Task directions: Output each entry exactly as written.

Transcribed page contents:
════════════════

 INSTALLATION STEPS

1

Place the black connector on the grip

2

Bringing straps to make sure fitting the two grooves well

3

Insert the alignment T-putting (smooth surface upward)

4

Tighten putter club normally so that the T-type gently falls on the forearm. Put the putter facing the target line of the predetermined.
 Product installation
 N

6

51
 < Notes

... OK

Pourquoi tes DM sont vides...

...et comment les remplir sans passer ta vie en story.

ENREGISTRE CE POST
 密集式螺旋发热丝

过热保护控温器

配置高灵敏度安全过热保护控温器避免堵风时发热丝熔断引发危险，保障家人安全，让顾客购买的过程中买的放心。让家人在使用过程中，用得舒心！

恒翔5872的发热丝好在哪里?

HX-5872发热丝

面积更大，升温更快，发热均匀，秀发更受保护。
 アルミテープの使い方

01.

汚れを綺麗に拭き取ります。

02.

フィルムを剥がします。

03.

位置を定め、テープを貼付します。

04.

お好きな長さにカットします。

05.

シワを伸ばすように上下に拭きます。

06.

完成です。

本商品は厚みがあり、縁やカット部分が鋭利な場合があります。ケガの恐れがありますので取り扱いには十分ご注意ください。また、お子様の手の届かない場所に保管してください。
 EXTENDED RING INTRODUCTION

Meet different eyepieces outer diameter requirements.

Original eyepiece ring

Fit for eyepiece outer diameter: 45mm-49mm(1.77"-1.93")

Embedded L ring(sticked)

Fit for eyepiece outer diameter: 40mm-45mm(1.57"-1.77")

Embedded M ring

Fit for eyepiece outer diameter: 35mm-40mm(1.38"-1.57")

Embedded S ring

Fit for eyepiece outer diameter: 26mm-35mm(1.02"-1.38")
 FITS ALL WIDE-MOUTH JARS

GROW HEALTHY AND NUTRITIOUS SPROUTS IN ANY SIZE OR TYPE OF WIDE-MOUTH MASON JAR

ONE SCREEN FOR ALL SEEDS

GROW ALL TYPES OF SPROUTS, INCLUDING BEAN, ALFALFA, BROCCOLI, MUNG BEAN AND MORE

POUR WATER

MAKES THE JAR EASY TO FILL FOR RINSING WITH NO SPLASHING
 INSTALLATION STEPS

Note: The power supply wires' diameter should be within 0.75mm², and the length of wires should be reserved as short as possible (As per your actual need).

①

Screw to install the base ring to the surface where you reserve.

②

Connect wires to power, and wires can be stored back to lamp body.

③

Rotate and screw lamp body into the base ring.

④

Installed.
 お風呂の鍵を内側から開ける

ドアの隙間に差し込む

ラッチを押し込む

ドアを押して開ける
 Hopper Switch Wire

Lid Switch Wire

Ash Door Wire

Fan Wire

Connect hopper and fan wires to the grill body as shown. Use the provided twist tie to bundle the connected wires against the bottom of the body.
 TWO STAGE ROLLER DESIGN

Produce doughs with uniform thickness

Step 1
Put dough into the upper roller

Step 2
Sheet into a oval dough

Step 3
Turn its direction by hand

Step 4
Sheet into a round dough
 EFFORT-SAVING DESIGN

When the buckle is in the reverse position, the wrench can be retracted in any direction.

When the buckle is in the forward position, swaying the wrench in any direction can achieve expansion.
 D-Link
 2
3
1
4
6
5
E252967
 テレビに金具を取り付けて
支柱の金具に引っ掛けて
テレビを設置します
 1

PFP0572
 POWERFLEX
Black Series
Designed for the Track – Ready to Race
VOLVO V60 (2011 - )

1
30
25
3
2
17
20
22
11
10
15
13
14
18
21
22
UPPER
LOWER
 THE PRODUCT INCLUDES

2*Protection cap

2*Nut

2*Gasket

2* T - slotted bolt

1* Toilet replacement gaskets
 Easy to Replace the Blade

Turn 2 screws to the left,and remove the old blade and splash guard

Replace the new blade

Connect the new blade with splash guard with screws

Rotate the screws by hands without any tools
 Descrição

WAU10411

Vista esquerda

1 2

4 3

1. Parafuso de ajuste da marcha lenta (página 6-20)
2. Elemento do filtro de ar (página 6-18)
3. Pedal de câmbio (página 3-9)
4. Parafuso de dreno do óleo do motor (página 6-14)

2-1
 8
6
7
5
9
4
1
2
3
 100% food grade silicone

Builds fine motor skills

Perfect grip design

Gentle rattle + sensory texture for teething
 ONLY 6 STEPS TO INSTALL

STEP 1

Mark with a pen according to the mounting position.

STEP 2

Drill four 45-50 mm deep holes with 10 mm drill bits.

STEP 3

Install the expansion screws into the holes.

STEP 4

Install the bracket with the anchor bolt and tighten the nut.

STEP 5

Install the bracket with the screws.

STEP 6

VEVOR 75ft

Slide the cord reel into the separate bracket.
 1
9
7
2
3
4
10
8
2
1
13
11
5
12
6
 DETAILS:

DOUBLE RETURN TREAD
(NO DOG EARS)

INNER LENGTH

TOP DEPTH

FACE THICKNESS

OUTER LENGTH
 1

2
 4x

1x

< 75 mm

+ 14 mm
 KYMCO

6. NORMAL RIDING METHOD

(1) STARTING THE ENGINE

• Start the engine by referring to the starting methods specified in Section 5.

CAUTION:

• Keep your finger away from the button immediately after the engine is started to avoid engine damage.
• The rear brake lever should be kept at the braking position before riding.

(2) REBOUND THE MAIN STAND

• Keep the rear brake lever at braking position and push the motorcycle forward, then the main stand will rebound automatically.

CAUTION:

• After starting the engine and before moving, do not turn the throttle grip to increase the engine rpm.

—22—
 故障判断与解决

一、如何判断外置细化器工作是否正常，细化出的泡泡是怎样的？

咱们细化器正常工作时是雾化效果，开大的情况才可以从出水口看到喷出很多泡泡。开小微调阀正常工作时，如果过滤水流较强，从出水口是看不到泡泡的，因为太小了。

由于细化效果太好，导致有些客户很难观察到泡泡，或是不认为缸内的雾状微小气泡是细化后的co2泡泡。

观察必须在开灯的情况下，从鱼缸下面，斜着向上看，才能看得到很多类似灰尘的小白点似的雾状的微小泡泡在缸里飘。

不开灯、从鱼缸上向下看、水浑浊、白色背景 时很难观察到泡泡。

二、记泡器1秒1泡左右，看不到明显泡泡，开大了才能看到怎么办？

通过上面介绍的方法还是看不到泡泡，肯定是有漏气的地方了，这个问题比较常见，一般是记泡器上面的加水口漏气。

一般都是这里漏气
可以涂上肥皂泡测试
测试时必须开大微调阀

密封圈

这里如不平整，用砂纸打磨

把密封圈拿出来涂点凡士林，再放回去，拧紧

════════════════

Task result:
 INSTALLATION STEPS

1

Place the black connector on the grip

2

Bringing straps to make sure fitting the two grooves well

3

Insert the alignment T-putting (smooth surface upward)

4

Tighten putter club normally so that the T-type gently falls on the forearm. Put the putter facing the target line of the predetermined.
 Product installation
 N

6

51
 < Notes

... OK

Pourquoi tes DM sont vides...

...et comment les remplir sans passer ta vie en story.

ENREGISTRE CE POST
 密集式螺旋发热丝

过热保护控温器

配置高灵敏度安全过热保护控温器避免堵风时发热丝熔断引发危险，保障家人安全，让顾客购买的过程中买的放心。让家人在使用过程中，用得舒心！

恒翔5872的发热丝好在哪里?

HX-5872发热丝

面积更大，升温更快，发热均匀，秀发更受保护。
 アルミテープの使い方

01.

汚れを綺麗に拭き取ります。

02.

フィルムを剥がします。

03.

位置を定め、テープを貼付します。

04.

お好きな長さにカットします。

05.

シワを伸ばすように上下に拭きます。

06.

完成です。

本商品は厚みがあり、縁やカット部分が鋭利な場合があります。ケガの恐れがありますので取り扱いには十分ご注意ください。また、お子様の手の届かない場所に保管してください。
 EXTENDED RING INTRODUCTION

Meet different eyepieces outer diameter requirements.

Original eyepiece ring

Fit for eyepiece outer diameter: 45mm-49mm(1.77"-1.93")

Embedded L ring(sticked)

Fit for eyepiece outer diameter: 40mm-45mm(1.57"-1.77")

Embedded M ring

Fit for eyepiece outer diameter: 35mm-40mm(1.38"-1.57")

Embedded S ring

Fit for eyepiece outer diameter: 26mm-35mm(1.02"-1.38")
 FITS ALL WIDE-MOUTH JARS

GROW HEALTHY AND NUTRITIOUS SPROUTS IN ANY SIZE OR TYPE OF WIDE-MOUTH MASON JAR

ONE SCREEN FOR ALL SEEDS

GROW ALL TYPES OF SPROUTS, INCLUDING BEAN, ALFALFA, BROCCOLI, MUNG BEAN AND MORE

POUR WATER

MAKES THE JAR EASY TO FILL FOR RINSING WITH NO SPLASHING
 INSTALLATION STEPS

Note: The power supply wires' diameter should be within 0.75mm², and the length of wires should be reserved as short as possible (As per your actual need).

①

Screw to install the base ring to the surface where you reserve.

②

Connect wires to power, and wires can be stored back to lamp body.

③

Rotate and screw lamp body into the base ring.

④

Installed.
 お風呂の鍵を内側から開ける

ドアの隙間に差し込む

ラッチを押し込む

ドアを押して開ける
 Hopper Switch Wire

Lid Switch Wire

Ash Door Wire

Fan Wire

Connect hopper and fan wires to the grill body as shown. Use the provided twist tie to bundle the connected wires against the bottom of the body.
 TWO STAGE ROLLER DESIGN

Produce doughs with uniform thickness

Step 1
Put dough into the upper roller

Step 2
Sheet into a oval dough

Step 3
Turn its direction by hand

Step 4
Sheet into a round dough
 EFFORT-SAVING DESIGN

When the buckle is in the reverse position, the wrench can be retracted in any direction.

When the buckle is in the forward position, swaying the wrench in any direction can achieve expansion.
 D-Link
 2
3
1
4
6
5
E252967
 テレビに金具を取り付けて
支柱の金具に引っ掛けて
テレビを設置します
 1

PFP0572
 POWERFLEX
Black Series
Designed for the Track – Ready to Race
VOLVO V60 (2011 - )

1
30
25
3
2
17
20
22
11
10
15
13
14
18
21
22
UPPER
LOWER
 THE PRODUCT INCLUDES

2*Protection cap

2*Nut

2*Gasket

2* T - slotted bolt

1* Toilet replacement gaskets
 Easy to Replace the Blade

Turn 2 screws to the left,and remove the old blade and splash guard

Replace the new blade

Connect the new blade with splash guard with screws

Rotate the screws by hands without any tools
 Descrição

WAU10411

Vista esquerda

1 2

4 3

1. Parafuso de ajuste da marcha lenta (página 6-20)
2. Elemento do filtro de ar (página 6-18)
3. Pedal de câmbio (página 3-9)
4. Parafuso de dreno do óleo do motor (página 6-14)

2-1
 8
6
7
5
9
4
1
2
3
 100% food grade silicone

Builds fine motor skills

Perfect grip design

Gentle rattle + sensory texture for teething
 ONLY 6 STEPS TO INSTALL

STEP 1

Mark with a pen according to the mounting position.

STEP 2

Drill four 45-50 mm deep holes with 10 mm drill bits.

STEP 3

Install the expansion screws into the holes.

STEP 4

Install the bracket with the anchor bolt and tighten the nut.

STEP 5

Install the bracket with the screws.

STEP 6

VEVOR 75ft

Slide the cord reel into the separate bracket.
 1
9
7
2
3
4
10
8
2
1
13
11
5
12
6
 DETAILS:

DOUBLE RETURN TREAD
(NO DOG EARS)

INNER LENGTH

TOP DEPTH

FACE THICKNESS

OUTER LENGTH
 1

2
 4x

1x

< 75 mm

+ 14 mm
 KYMCO

6. NORMAL RIDING METHOD

(1) STARTING THE ENGINE

• Start the engine by referring to the starting methods specified in Section 5.

CAUTION:

• Keep your finger away from the button immediately after the engine is started to avoid engine damage.
• The rear brake lever should be kept at the braking position before riding.

(2) REBOUND THE MAIN STAND

• Keep the rear brake lever at braking position and push the motorcycle forward, then the main stand will rebound automatically.

CAUTION:

• After starting the engine and before moving, do not turn the throttle grip to increase the engine rpm.

—22—
 故障判断与解决

一、如何判断外置细化器工作是否正常，细化出的泡泡是怎样的？

咱们细化器正常工作时是雾化效果，开大的情况才可以从出水口看到喷出很多泡泡。开小微调阀正常工作时，如果过滤水流较强，从出水口是看不到泡泡的，因为太小了。

由于细化效果太好，导致有些客户很难观察到泡泡，或是不认为缸内的雾状微小气泡是细化后的co2泡泡。

观察必须在开灯的情况下，从鱼缸下面，斜着向上看，才能看得到很多类似灰尘的小白点似的雾状的微小泡泡在缸里飘。

不开灯、从鱼缸上向下看、水浑浊、白色背景 时很难观察到泡泡。

二、记泡器1秒1泡左右，看不到明显泡泡，开大了才能看到怎么办？

通过上面介绍的方法还是看不到泡泡，肯定是有漏气的地方了，这个问题比较常见，一般是记泡器上面的加水口漏气。

一般都是这里漏气
可以涂上肥皂泡测试
测试时必须开大微调阀

密封圈

这里如不平整，用砂纸打磨

把密封圈拿出来涂点凡士林，再放回去，拧紧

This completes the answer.